SingleStore Managed Service

Migrating between the Spark Connector 2.0 and the Spark Connector 3.0

You may have previously used the SingleStore Spark Connector 2.0. There are many enhancements between the two versions, and the sections below describe the differences in configuration and functionality between the SingleStore Spark Connector versions 3.0 and 2.0.

Configuration Differences
  • If you are only using the Spark reader API, using version 3.0 of the connector will only require a change in the configuration options. Please see below for details.

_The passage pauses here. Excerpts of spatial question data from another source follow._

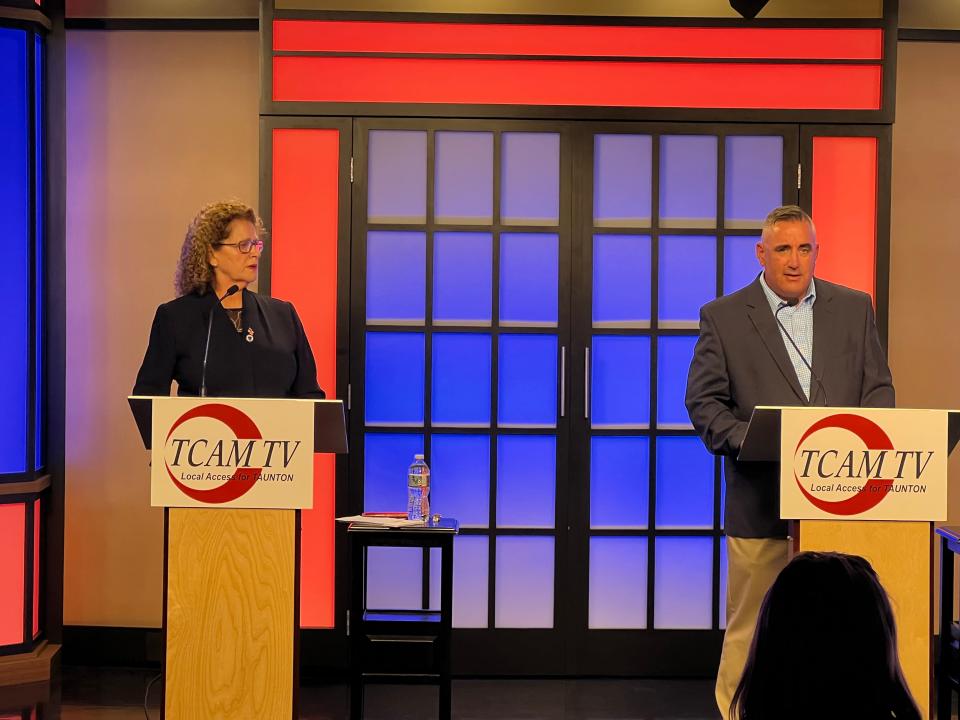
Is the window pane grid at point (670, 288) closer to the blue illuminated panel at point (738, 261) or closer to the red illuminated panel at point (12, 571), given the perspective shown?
the blue illuminated panel at point (738, 261)

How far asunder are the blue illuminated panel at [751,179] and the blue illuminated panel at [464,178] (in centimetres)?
→ 107

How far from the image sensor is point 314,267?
4418mm

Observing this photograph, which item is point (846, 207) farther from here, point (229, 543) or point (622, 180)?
point (229, 543)

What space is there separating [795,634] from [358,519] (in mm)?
2353

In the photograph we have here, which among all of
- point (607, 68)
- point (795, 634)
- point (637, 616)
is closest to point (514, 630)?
point (637, 616)

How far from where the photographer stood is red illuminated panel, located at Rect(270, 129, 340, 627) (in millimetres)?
4398

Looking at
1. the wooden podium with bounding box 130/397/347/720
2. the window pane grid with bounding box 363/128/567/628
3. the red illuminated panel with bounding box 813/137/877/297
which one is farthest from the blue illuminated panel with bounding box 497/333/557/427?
the wooden podium with bounding box 130/397/347/720

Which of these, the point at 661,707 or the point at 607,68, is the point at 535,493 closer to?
the point at 661,707

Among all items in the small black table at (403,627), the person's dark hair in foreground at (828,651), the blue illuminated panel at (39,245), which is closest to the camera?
the person's dark hair in foreground at (828,651)

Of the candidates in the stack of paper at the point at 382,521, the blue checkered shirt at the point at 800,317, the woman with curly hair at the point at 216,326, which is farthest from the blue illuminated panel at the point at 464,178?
the blue checkered shirt at the point at 800,317

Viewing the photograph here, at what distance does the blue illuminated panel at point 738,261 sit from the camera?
450 cm

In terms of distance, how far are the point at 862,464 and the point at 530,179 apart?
218 cm

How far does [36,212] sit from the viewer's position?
4.31 metres

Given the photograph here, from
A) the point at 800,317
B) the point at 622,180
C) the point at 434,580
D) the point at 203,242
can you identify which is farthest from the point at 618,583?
the point at 203,242
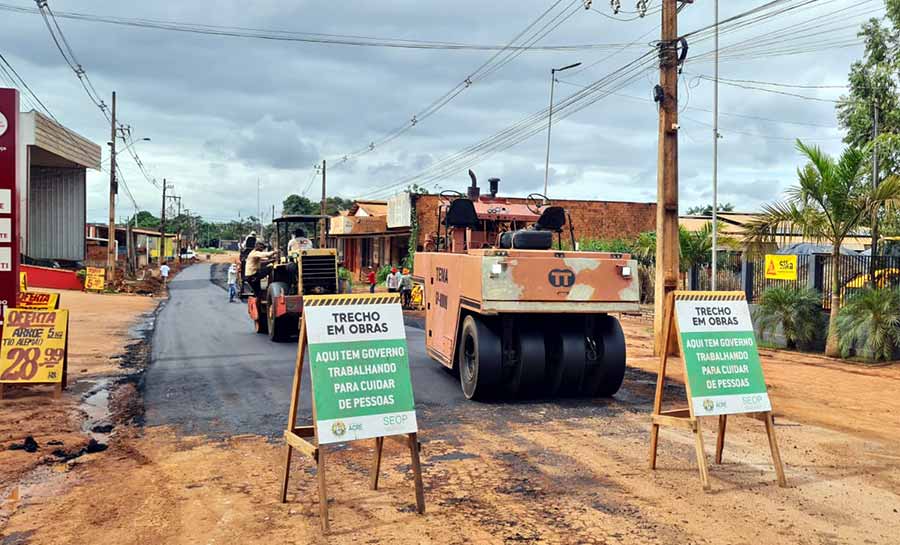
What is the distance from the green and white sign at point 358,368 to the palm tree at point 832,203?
11.1 m

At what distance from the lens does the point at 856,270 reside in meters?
15.9

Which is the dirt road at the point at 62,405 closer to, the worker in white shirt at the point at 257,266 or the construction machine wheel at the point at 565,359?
the worker in white shirt at the point at 257,266

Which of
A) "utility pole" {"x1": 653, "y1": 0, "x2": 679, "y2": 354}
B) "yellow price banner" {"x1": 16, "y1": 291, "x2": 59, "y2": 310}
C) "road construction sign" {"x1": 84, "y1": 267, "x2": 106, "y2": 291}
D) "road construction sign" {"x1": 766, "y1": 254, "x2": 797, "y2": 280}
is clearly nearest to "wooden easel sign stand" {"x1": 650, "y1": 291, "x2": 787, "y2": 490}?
"utility pole" {"x1": 653, "y1": 0, "x2": 679, "y2": 354}

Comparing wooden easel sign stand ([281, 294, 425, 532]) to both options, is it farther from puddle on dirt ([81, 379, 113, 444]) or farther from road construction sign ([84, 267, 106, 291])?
road construction sign ([84, 267, 106, 291])

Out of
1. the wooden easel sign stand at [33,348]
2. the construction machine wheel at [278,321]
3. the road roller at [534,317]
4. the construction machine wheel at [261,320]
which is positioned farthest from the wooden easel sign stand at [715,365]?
the construction machine wheel at [261,320]

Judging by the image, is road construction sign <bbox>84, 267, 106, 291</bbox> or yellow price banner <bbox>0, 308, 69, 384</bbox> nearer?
yellow price banner <bbox>0, 308, 69, 384</bbox>

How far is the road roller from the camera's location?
30.3ft

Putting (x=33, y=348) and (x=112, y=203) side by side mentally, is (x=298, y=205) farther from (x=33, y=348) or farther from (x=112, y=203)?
(x=33, y=348)

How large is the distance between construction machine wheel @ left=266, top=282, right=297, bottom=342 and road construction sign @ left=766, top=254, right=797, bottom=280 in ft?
36.0

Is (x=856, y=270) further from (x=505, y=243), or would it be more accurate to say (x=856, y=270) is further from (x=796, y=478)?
(x=796, y=478)

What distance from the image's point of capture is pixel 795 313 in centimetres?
1611

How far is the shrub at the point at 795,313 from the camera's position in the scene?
16031 millimetres

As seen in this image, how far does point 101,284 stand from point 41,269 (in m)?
2.70

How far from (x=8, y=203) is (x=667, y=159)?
422 inches
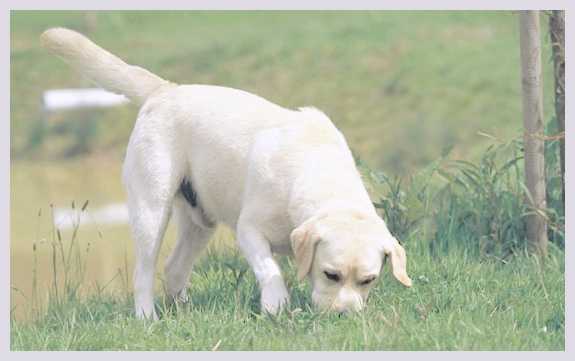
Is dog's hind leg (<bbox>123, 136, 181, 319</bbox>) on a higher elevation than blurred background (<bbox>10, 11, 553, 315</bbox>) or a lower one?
higher

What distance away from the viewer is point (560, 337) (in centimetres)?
539

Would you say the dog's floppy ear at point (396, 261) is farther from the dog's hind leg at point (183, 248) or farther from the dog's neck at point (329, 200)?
the dog's hind leg at point (183, 248)

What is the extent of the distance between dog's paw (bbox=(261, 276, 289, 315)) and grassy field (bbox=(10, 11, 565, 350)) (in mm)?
69

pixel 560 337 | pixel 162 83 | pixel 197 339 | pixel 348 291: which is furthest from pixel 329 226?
pixel 162 83

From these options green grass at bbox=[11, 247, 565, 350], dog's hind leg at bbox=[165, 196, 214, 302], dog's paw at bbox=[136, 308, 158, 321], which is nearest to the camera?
green grass at bbox=[11, 247, 565, 350]

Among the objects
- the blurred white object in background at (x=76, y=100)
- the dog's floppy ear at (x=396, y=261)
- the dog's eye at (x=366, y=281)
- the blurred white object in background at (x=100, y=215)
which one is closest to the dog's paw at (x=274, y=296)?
the dog's eye at (x=366, y=281)

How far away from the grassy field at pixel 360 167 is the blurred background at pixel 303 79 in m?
0.03

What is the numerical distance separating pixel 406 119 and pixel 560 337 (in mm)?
8266

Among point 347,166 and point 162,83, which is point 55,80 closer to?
point 162,83

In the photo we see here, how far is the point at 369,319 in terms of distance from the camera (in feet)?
17.8

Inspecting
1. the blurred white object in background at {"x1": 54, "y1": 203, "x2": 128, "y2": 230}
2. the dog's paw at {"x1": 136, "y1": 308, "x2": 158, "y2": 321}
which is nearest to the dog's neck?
the dog's paw at {"x1": 136, "y1": 308, "x2": 158, "y2": 321}

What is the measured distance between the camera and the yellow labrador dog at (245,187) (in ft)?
17.8

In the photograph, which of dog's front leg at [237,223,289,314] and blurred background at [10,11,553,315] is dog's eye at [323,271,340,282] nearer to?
dog's front leg at [237,223,289,314]

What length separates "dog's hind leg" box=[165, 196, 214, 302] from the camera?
6.73 metres
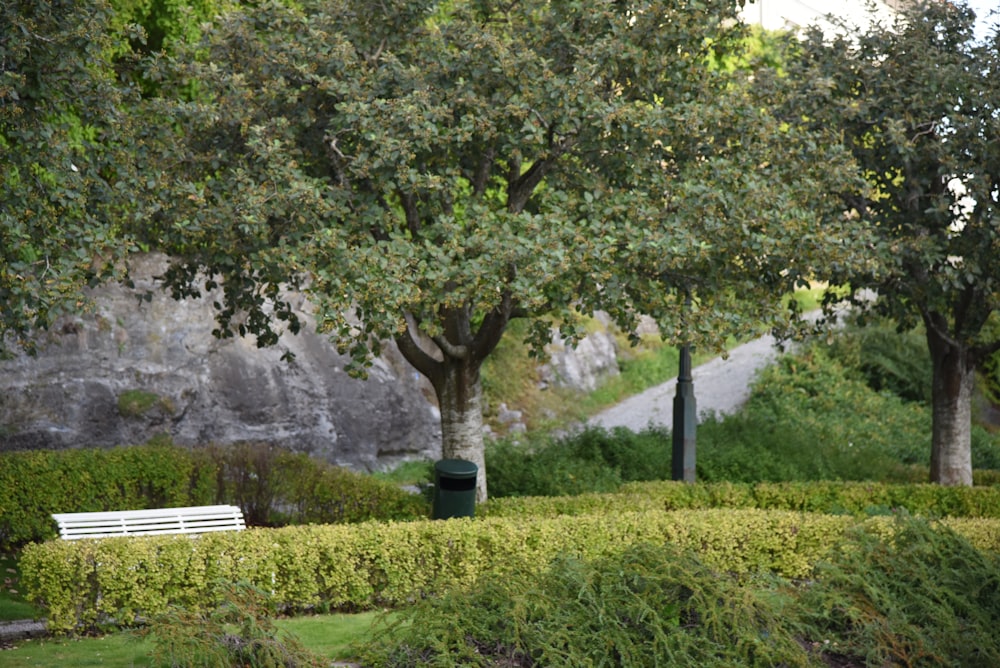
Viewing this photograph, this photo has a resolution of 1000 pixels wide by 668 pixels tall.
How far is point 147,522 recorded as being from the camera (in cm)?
1040

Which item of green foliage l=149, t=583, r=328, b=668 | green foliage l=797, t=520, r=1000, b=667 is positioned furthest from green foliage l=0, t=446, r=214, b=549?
green foliage l=797, t=520, r=1000, b=667

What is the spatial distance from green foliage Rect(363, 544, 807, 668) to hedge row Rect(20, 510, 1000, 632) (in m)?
0.43

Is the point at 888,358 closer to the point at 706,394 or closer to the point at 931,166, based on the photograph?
the point at 706,394

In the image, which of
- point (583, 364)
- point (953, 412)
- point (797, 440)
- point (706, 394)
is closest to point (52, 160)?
point (953, 412)

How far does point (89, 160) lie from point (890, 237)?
974 centimetres

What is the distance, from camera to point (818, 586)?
750 cm

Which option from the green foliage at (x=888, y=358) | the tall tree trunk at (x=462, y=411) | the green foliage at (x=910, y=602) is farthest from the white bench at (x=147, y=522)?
the green foliage at (x=888, y=358)

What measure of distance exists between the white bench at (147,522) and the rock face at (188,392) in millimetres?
6086

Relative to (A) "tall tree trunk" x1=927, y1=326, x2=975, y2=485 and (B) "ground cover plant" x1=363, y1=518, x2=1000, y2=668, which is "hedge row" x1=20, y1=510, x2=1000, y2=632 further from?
(A) "tall tree trunk" x1=927, y1=326, x2=975, y2=485

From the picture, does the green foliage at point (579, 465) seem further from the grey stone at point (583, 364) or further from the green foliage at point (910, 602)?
the grey stone at point (583, 364)

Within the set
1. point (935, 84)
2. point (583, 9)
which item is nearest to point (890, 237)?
point (935, 84)

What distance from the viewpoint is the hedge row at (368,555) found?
28.3 ft

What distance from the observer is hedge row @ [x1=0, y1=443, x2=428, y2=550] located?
12.2m

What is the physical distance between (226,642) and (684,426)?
8.50m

  • If you are using the previous Spark connector to write data to SingleStore, the existing savetoMemSQL function is deprecated and has been replaced with Spark’s df.write and .save() functions.

Configuration Comparisons

2.0 Option

Related 3.0 Option (if applicable)

Details

masterHost

ddlEndpoint

Master host to connect to.

N/A

dmlEndpoint

Spark Connector 3.0 allows you to specify DML endpoints for load balancing for non-DDL queries. Load balancing is supported through different mechanism in Spark 2.0

masterPort

N/A

For the 3.0 version, the port is specified in the ddl/dml endpoint, respectively.

user

user

User to connect with.

password

password

Password for user.

defaultDatabase

database

Database to connect to.

N/A

query

The query to run (optional in 3.0).

N/A

dbtable

The table to query (optional in 3.0).

defaultSaveMode

N/A

Spark streaming is not available in 3.0. This is for Spark streaming in version 2.0 and allows a user to specify options for overriding duplicate keys.

disablePartitionPushdown

enableParallelRead

Spark connector 3.0 provides opt-in parallel read option.

defaultCreateMode

N/A

Controls whether databases and tables are created if they don’t exist. In 3.0 , we will automatically create a table if it doesn’t exist, but we will not create a database.

CompressionType

loadDataCompression

Compression options (there are more compression options available in the 3.0 connector).

defaultInsertBatchSize

insertBatchSize

This is for limiting insert batches when using multi-insert statements.

N/A

disablePushdown

Controls whether SQL pushdown is Enabled or Disabled. The previous connector did not support robust SQL pushdown.

Functionality Differences

Version 2.0 of the SingleStore Spark Connector contains the following functionality that is not available in version 3.0:

  • The SaveToMemSQL() function to write to SingleStore; this is replaced with using df.write directly

  • Adding indexes to automatically created tables; this can be done via a JDBC query

  • No formal Spark Streaming API integration.